- _Items stored from a collection_
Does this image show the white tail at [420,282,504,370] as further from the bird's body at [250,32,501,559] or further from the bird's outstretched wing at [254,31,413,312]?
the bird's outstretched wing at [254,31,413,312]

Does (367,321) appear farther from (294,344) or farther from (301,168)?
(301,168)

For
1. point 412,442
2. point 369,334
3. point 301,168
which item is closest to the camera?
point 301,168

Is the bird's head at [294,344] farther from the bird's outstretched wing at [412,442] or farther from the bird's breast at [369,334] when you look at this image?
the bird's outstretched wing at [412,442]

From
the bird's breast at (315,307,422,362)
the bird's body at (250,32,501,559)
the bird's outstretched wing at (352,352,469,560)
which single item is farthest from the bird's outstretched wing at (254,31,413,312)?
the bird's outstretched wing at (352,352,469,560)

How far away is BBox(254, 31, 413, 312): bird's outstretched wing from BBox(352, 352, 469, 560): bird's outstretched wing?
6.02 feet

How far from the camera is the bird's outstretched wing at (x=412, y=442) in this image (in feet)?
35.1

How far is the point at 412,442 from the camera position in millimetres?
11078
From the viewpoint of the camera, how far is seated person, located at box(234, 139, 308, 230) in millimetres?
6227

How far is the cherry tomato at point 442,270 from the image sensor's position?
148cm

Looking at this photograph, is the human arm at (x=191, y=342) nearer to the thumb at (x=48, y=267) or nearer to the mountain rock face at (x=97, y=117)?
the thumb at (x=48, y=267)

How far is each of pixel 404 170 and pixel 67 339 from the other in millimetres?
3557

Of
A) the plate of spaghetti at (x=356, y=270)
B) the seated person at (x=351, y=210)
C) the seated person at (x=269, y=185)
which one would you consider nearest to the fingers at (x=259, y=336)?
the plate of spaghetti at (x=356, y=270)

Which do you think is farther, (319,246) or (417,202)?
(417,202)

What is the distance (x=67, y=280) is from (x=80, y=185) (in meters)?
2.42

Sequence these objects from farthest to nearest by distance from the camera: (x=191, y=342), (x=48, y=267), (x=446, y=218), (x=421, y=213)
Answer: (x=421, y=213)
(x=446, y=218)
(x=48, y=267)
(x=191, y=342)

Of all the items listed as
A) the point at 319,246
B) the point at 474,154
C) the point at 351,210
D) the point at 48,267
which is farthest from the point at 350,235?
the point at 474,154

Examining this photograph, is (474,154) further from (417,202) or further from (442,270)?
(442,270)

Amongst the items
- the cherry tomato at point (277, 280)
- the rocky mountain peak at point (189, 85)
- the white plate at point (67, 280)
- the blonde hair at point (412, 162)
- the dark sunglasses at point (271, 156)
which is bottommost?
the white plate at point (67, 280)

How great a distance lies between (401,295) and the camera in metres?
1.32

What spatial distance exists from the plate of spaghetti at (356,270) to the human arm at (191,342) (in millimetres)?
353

- _Exercise objective_
Copy all of the entries above word for word, changing nothing.

- _The answer_
Does this image show the white tail at [420,282,504,370] as further from the bird's body at [250,32,501,559] or further from the bird's outstretched wing at [254,31,413,312]?
the bird's outstretched wing at [254,31,413,312]

Does (367,321) appear farther from (294,344) or farther from (301,168)?
(301,168)

For
1. point 412,442
2. point 369,334
3. point 301,168
which item is closest to the camera?
point 301,168

Is the bird's head at [294,344] farther from the bird's outstretched wing at [412,442] or farther from the bird's breast at [369,334] when you look at this image?
the bird's outstretched wing at [412,442]

From
the bird's breast at (315,307,422,362)
the bird's body at (250,32,501,559)
the bird's outstretched wing at (352,352,469,560)
which single item is farthest from the bird's outstretched wing at (254,31,413,312)?
the bird's outstretched wing at (352,352,469,560)

How far away is BBox(254, 31, 413, 312): bird's outstretched wing from BBox(352, 352, 469, 560): bird's outstretched wing?
6.02 feet

How far from the camera is the bird's outstretched wing at (x=412, y=442) in this image (in feet)?
35.1

How far is the point at 412,442 from the camera position in millimetres?
11078
From the viewpoint of the camera, how far is seated person, located at box(234, 139, 308, 230) in millimetres?
6227

How far is the cherry tomato at point 442,270 from the image sensor's position?
148cm

Looking at this photograph, is the human arm at (x=191, y=342) nearer to the thumb at (x=48, y=267) or nearer to the mountain rock face at (x=97, y=117)?
the thumb at (x=48, y=267)

How far is each of pixel 404 170 and pixel 67 339 from the other in millimetres?
3557

Of
A) the plate of spaghetti at (x=356, y=270)
B) the seated person at (x=351, y=210)
C) the seated person at (x=269, y=185)
which one would you consider nearest to the fingers at (x=259, y=336)?
the plate of spaghetti at (x=356, y=270)

Which do you think is farther, (319,246) or (417,202)?
(417,202)

What is the distance (x=67, y=280) is from (x=80, y=185) (in meters)?
2.42

Sequence these objects from farthest to nearest by distance from the camera: (x=191, y=342), (x=48, y=267), (x=446, y=218), (x=421, y=213)
Answer: (x=421, y=213)
(x=446, y=218)
(x=48, y=267)
(x=191, y=342)

Of all the items listed as
A) the point at 319,246
B) the point at 474,154
C) the point at 351,210
D) the point at 48,267
which is farthest from the point at 350,235?
the point at 474,154

Examining this photograph, is (474,154) further from (417,202) or further from (442,270)?
(442,270)

Amongst the items
- the cherry tomato at point (277, 280)
- the rocky mountain peak at point (189, 85)
- the white plate at point (67, 280)
- the blonde hair at point (412, 162)
- the dark sunglasses at point (271, 156)
which is bottommost?
the white plate at point (67, 280)

How great a distance lies between (401,295) and the camera in metres?
1.32

What spatial distance exists from the plate of spaghetti at (356,270) to the human arm at (191,342) (in millimetres)?
353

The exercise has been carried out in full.